Complementing Individualism with The Social Identity Approach

A similar development can be found in research on  relative deprivation, which is defined as the experience that one is denied something that one feels entitled to (e.g., Crosby, 1982). This tradition was also rooted in ideas about the irrational nature of collective action, in which  relative deprivation was thought to contribute to the so-called breakdown of the social order through motivating irrational and aggressive outbursts of action. Not unlike LeBon`s dangerous crowds that were possessed by thegroup mind, individuals` sense of  relative deprivation was thought to result in riots and inter-group aggression. Later research and another quantitative research synthesis however suggested that it is group-based rather than individual deprivation that predicts collective action (H.J. Smith & Ortiz, 2002). Defining one`s deprivation as something collective appeared to lift the burden of individuals` lonely and relatively powerless shoulders, and actually helped to engage in actions that aim to fight their deprivation (Van Zomeren, Spears, Fischer, & Leach, 2004). The result was that group-based deprivation actually fitted better with solidarity accounts of collective action (in which groups constructively fight for their interests) than with breakdown accounts (in which groups fight to break down the social order).

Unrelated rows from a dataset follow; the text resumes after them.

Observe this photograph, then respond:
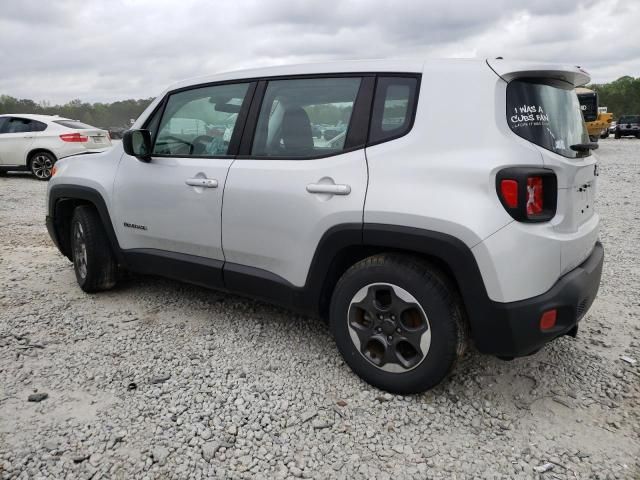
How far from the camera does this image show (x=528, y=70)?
2.42 metres

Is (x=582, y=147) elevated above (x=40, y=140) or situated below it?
below

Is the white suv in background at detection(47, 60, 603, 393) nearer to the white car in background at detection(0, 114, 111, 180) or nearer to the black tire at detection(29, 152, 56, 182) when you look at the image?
the white car in background at detection(0, 114, 111, 180)

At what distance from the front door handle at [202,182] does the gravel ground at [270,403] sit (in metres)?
1.02

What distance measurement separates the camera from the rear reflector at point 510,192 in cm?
222

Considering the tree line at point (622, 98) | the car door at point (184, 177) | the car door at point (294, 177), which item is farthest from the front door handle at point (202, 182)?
the tree line at point (622, 98)

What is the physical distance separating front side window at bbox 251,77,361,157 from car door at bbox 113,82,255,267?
190 millimetres

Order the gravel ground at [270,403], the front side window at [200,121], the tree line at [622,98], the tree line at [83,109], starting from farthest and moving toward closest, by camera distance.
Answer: the tree line at [622,98], the tree line at [83,109], the front side window at [200,121], the gravel ground at [270,403]

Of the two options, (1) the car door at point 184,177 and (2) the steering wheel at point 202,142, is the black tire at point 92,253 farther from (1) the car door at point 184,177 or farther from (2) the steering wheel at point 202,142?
(2) the steering wheel at point 202,142

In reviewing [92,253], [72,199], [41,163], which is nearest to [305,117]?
[92,253]

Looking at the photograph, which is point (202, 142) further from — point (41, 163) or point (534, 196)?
point (41, 163)

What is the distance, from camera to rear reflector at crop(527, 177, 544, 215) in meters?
2.24

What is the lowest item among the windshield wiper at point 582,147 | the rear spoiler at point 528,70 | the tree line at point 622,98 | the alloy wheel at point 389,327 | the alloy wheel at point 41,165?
the alloy wheel at point 389,327

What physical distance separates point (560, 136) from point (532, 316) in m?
0.92

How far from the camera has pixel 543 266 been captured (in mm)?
2273
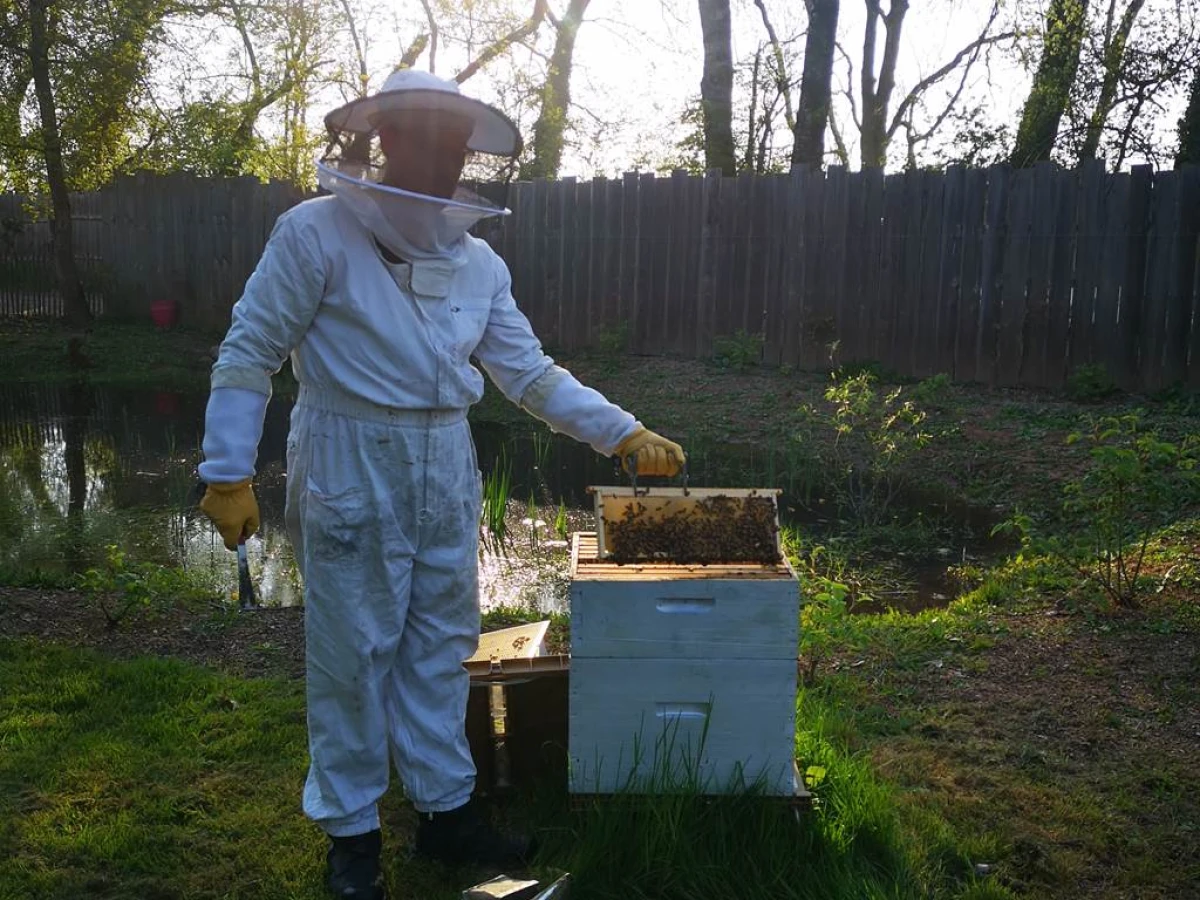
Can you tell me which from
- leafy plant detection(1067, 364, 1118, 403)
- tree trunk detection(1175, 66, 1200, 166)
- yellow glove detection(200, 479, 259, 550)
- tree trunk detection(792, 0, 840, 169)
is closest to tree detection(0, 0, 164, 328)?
tree trunk detection(792, 0, 840, 169)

Moreover, recent theorizing suggests that even individuals` emotions are not always experienced on the basis of the individual self. Mackie, Devos, and Smith (2000), for example, showed that participants could be induced to feel anger and fear on the basis of a relevant group membership. In a similar vein, Doosje, Branscombe, Spears, and Manstead (1998) showed that individuals can feel guilt for past wrongdoings of fellow group members. In other words, one can experience emotion on the basis of a group membership that connects one to a past never experienced (see (Zebel, Pennekamp, Van Zomeren, Doosje, Van Kleef, Vliek, & Van der Schalk, 2007). Thus, although your emotions may feel very much your own, they are not always based in your individual self. In at least some instances, they are much more ours than they are uniquely yours.

The larger point here is that psychological phenomena that appear to be irrational from an individualist perspective (e.g., riots) may actually be quite functional when viewed from the  social identity approach. From this point of view, crowd behavior is not irrational and impulsive, but functionally guided by group norms. Furthermore, the experience of group-based deprivation functionally motivates collective action to fight the group`s disadvantage together with fellow group members. And finally, the experience of emotions more generally on behalf of the collective is equally functional: Group-based guilt motivates reparation behavior towards those oppressed in the past, and group-based anger and fear motivate approach and avoidance of the out-group, respectively. It seems, then, that we have indeed evolved as social animals that are particularly "herdy": We even have a psychological mechanism available that allows individuals to become psychological group members. Therefore, there is no reason to reside with reductionism.